【Domestic Papers】National University of Defense Technology---Test on the Output Characteristics of Fe-β-Ga₂O₃ Photoconductive Semiconductor Device Toward High-Power Microwave Sources

      Researchers from the National University of Defense Technology have published a dissertation titled "Test on the Output Characteristics of Fe-β-Ga₂O₃ Photoconductive Semiconductor Device Toward High-Power Microwave Sources" in IEEE Transactions on Electron Devices.

Project support

      This work was supported in part by the Key Program of the National Natural Science Foundation of China under Grant 62434010, in part by the National Natural Science Foundation of China under Grant 62101577, and in part by the Natural Science Foundation of Hunan Province under Grant 2025JJ20065.

Background

      Photoconductive semiconductor devices (PCSDs) achieve the conduction and cut-off of the devices through the control of the electrical conductivity of semiconductor materials triggered by lasers. These devices possess advantages such as optoelectronic isolation, rapid response, and high power, making them significantly applicable in the fields of ultrafast electronics, pulsed power, high-power microwave sources, and so on. PSCDs fabricated based on the third-generation semiconductors SiC and GaN have been extensively studied. Among them, the 4H-SiC PCSD can achieve peak power output at the MW level in vertical electrode structure and has a tunable frequency ranging from 0.5 to 10 GHz in planar electrode structure. To further achieve breakthroughs in high-power output, high-frequency response, and high photoelectric conversion efficiency of PCSDs, the research and application of ultra-wide bandgap materials will become one of the main directions for the future research and development of PCSDs. Currently, representative ultra-wide bandgap materials such as Ga₂O₃ possess a wide bandgap (E_g = 4.7–4.9 eV), a high dielectric constant, and a high critical breakdown electric field (8 MV/cm) compared with 4H-SiC. Meanwhile, in terms of the manufacturing process, Ga₂O₃ crystals can be grown by the mature melting method. Compared with diamond which has a similar breakdown electric field (10 MV/cm), Ga₂O₃ is expected to have a lower cost. Therefore, the performance of Ga₂O₃ PCSD has the potential for low cost, high voltage withstand capability, and high power. Moreover, among the five crystal systems of Ga₂O₃, β-Ga₂O₃ has the most stable performance. Crystals doped with low-valence Fe elements can also obtain high-resistance β-Ga₂O₃. Consequently, to fully utilize the material advantages of β-Ga₂O₃, we have fabricated the vertically-facing electrode Fe-β-Ga₂O₃ PCSD.

Abstract

      We focus on the Fe-β-Ga₂O₃ photoconductive semiconductor device (PCSD) for high-power microwave source applications. We tested and analyzed the output characteristics of this device, including its dark-state resistance (10¹³Ω), dark-state withstand voltage (31.6 kV), photoconductive output, and high-frequency response. When irradiated by single-pulse lasers at 532 and 1064 nm, both with a full-width at half-maximum (FWHM) of 10 ns, the Fe-β-Ga₂O₃ PCSD operates in a linear mode. The peak voltage output under 532 nm laser irradiation is 18 times that under 1064-nm laser irradiation. However, its photoresponsivity is relatively low, with the highest value only reaching the order of 10^-7 A/W. Under the irradiation of 532 nm continuous laser pulses with a base width of 30 ns at different modulation frequencies ranging from 0.4 to 1.2 GHz, the modulation depth of the Fe-β-Ga₂O₃ PCSD is above 90%. To further enhance the photoresponsivity, we carried out simulation-based optimizations on internal and external quantum efficiency. As a result, the photoresponsivity was increased by 6.97 times and 2.69 times, respectively.

Conclusion

      A vertically-electrode-configured Fe-β-Ga₂O₃ PCSD device was designed and tested to evaluate its output performance.
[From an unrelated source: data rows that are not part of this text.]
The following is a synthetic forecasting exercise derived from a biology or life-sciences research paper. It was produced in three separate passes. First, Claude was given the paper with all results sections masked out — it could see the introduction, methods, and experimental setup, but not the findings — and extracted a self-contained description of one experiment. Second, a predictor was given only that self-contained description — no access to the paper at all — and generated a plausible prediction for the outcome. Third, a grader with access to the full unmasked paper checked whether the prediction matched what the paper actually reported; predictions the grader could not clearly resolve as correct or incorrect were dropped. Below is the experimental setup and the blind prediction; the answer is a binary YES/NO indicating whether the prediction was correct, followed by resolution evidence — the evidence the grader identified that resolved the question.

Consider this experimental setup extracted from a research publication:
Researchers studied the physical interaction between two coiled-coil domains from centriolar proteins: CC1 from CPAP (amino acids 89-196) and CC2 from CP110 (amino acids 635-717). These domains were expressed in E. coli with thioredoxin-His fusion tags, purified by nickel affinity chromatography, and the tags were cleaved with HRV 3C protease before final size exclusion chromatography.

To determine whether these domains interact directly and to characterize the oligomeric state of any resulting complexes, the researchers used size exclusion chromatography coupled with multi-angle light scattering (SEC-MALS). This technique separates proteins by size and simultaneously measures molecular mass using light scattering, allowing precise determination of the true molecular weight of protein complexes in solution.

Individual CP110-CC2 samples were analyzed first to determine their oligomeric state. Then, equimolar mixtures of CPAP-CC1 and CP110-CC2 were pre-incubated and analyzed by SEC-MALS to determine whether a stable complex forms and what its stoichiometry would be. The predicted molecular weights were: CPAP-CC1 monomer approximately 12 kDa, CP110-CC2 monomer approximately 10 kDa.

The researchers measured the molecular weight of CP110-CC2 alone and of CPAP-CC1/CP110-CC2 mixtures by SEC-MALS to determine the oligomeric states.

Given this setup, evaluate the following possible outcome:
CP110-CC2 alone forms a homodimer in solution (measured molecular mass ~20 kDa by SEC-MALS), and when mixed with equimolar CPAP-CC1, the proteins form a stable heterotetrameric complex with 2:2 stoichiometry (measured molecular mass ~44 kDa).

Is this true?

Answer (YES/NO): NO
      1) Thanks to the wide bandgap of gallium oxide, the Fe-β-Ga₂O₃ PCSD can withstand a dark voltage of 31.5 kV. The field concentration effect at the triple junction of the device leads to bulk breakdown at the edges of the electrodes.
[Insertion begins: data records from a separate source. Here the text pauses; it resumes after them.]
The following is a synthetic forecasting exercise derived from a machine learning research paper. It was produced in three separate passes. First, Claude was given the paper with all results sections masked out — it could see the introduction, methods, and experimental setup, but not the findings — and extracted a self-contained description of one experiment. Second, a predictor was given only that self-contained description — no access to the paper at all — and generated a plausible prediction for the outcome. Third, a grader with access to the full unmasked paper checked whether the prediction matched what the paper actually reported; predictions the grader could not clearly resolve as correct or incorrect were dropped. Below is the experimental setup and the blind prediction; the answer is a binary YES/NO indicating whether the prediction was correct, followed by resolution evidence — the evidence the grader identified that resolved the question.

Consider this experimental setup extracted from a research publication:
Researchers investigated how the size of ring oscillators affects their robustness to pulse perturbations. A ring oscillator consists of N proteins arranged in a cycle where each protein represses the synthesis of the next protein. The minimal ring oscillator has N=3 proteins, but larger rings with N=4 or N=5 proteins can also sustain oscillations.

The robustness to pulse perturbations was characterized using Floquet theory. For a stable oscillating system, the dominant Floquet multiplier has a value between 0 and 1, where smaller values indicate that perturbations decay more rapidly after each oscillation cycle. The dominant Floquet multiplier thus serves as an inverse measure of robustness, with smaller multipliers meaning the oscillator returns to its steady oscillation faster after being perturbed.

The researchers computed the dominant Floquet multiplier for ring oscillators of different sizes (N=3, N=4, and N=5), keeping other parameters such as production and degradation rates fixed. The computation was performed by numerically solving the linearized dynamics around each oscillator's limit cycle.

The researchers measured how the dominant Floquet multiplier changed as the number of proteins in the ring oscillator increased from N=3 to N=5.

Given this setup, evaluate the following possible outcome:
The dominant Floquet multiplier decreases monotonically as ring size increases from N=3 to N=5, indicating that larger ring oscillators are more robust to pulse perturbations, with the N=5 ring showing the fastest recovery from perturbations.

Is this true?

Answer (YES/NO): YES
      2) Based on single-pulse test results, a model was established to describe the relationship between the internal mobility and photogenerated carrier concentration of the device and the electric field and laser energy. This model confirmed the single-photon linear absorption behavior of the device under 1064 and 532 nm laser triggering.

      3) In addition, the device demonstrates a modulation depth of over 90% for microwaves at 1.2 GHz.

      In future work, we will consider using lasers with shorter wavelengths to test the optoelectronic response of the device and focus on optimizing the doping concentration of Fe-β-Ga₂O₃ PCSD and the reflective optical path, thereby laying the foundation for achieving higher output power and higher response frequencies in Fe-β-Ga₂O₃ PCSD.